::: PAGE TEXT :::

The post office of Fairbanks, 12 miles east of The Dalles, on lower 15
Mile creek and the old Great Southern Railroad; was established
October 31, 1905 with Cyrus C. Cooper, son of Daniel Cooper, Civil War
veteran pioneer settler of Fairbanks, the only postmaster. The office
was closed July 31, 1909 at the time R.F.D. No. 3, The Dalles, was
established. The station of Fulton, on the
Great Southern Railroad was only 1˝ miles up 15 Mile creek from
Fairbanks; and Brookhouse, the next station was only 4 miles above
Fairbanks. The early history (before 1905) of these three stations, on
the Great Southern, was treated as and referred to as FAIRBANKS,
because that stage station on the Old Oregon Trail is as old as The
Dalles!

::: EXTRACTED ENTRIES :::

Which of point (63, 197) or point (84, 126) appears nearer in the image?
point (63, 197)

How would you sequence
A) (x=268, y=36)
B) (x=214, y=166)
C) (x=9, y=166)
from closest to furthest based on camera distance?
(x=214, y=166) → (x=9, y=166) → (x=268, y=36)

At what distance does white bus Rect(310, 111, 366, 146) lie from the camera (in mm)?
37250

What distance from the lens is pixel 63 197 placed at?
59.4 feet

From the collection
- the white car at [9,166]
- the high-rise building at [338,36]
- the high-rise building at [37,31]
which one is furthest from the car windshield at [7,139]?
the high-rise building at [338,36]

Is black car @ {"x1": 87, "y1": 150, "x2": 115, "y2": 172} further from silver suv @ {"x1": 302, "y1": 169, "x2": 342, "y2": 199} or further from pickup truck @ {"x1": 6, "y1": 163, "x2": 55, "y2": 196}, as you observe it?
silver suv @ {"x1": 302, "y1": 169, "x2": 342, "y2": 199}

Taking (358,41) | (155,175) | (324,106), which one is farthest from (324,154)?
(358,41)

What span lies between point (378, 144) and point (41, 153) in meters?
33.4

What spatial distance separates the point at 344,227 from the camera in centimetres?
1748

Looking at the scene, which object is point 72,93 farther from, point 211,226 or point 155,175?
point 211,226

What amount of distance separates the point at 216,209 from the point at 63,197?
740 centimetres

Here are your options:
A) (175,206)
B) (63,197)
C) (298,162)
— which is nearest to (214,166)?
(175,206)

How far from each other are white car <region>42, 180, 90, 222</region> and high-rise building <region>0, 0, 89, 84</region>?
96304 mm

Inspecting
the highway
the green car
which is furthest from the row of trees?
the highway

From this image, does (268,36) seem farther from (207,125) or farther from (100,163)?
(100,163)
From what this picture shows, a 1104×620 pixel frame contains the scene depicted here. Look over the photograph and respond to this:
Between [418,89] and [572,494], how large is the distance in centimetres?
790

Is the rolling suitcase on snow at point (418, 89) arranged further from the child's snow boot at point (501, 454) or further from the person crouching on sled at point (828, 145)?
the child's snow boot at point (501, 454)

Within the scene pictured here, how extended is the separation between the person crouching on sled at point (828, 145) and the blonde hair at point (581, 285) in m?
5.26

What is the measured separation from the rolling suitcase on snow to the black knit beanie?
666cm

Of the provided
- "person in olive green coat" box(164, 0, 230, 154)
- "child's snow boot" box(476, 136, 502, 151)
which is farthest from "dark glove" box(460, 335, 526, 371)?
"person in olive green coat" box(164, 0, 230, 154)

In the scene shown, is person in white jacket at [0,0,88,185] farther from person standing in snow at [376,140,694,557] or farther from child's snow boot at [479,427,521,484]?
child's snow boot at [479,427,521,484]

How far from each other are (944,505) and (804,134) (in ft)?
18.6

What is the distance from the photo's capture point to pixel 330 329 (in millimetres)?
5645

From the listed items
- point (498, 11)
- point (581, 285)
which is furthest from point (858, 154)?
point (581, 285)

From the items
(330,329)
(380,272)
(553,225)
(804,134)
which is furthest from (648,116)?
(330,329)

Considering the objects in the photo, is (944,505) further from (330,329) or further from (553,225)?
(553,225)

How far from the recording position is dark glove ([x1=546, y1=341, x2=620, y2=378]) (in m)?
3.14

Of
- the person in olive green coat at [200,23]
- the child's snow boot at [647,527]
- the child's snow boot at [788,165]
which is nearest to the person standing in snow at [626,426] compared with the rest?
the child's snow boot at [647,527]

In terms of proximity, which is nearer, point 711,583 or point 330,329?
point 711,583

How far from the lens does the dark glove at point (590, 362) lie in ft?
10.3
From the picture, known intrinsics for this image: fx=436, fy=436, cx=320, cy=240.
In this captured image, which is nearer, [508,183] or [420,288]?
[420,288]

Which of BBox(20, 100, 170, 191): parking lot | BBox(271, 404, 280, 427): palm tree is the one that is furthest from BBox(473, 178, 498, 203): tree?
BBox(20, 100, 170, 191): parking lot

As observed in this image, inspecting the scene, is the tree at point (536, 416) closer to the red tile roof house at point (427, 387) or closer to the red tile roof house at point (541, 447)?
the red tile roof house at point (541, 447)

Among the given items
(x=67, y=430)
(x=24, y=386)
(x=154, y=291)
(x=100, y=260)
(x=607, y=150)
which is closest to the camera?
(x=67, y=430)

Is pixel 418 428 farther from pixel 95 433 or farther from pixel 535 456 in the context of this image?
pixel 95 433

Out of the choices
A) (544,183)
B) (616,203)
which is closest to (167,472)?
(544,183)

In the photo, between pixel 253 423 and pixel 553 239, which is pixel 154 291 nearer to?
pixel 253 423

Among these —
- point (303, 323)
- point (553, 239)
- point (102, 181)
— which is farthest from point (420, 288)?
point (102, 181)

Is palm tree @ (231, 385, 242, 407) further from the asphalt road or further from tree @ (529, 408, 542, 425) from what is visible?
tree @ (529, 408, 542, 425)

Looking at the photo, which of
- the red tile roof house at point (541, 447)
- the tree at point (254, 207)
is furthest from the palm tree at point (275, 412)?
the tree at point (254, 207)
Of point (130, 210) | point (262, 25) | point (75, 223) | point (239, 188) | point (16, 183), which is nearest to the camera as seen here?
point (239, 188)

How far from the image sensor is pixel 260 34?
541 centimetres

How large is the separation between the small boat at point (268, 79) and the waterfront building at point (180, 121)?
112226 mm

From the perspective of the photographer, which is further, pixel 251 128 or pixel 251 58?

:::

STATED TASK 1.
In the Fairbanks post office text, why was the early history of the three Great Southern stations treated as Fairbanks? Answer in one to three sentences.
STATED TASK 2.
Resume the Fairbanks post office history, picking up after its last sentence.

WRITTEN ANSWER 1.
The history before 1905 of Fairbanks, Fulton, and Brookhouse was treated as and referred to as Fairbanks because Fairbanks, a stage station on the Old Oregon Trail, is as old as The Dalles.

WRITTEN ANSWER 2.
The Fairbanks Crossing, on lower 15 Mile, was known to emigrants of
the Old Oregon Trail as far back as 1843, 111 years ago! before that
it was an important camping grounds for the Indians, who fished at
Celilo, "for so many moons" that even the oldest Indian never knew
when it was first used? That crossing, on the Old Oregon Trail road
was approximately 10 miles from The Dalles, and for that reason early
emigrants and settlers of that portion of lower 15 Mile creek
referred to it as "10 Mile"; but by modern highway roads it is 12
miles east of The Dalles.
When John Heimrich built the Great Southern railroad up 15 Mile to
Dufur, when he got to "10 Mile Crossing" he needed a name for his
station. Daniel J. Cooper, Civil War Veteran settler at Fairbanks
suggested the name of FAIRBANKS, in honor of Charles Warren Fairbanks,
Vice-President of the U.S. under Theodore Roosevelt (1905-1909). His
daughter Mildred Galloway, Wasco County Treasurer says, "Dad was a
National Republican Delegate who helped nominate the
Roosevelt-Fairbanks ticket and helped all he could with their
successful election and was a great admirer of both Theodore Roosevelt
and Charles Warren Fairbanks." ..."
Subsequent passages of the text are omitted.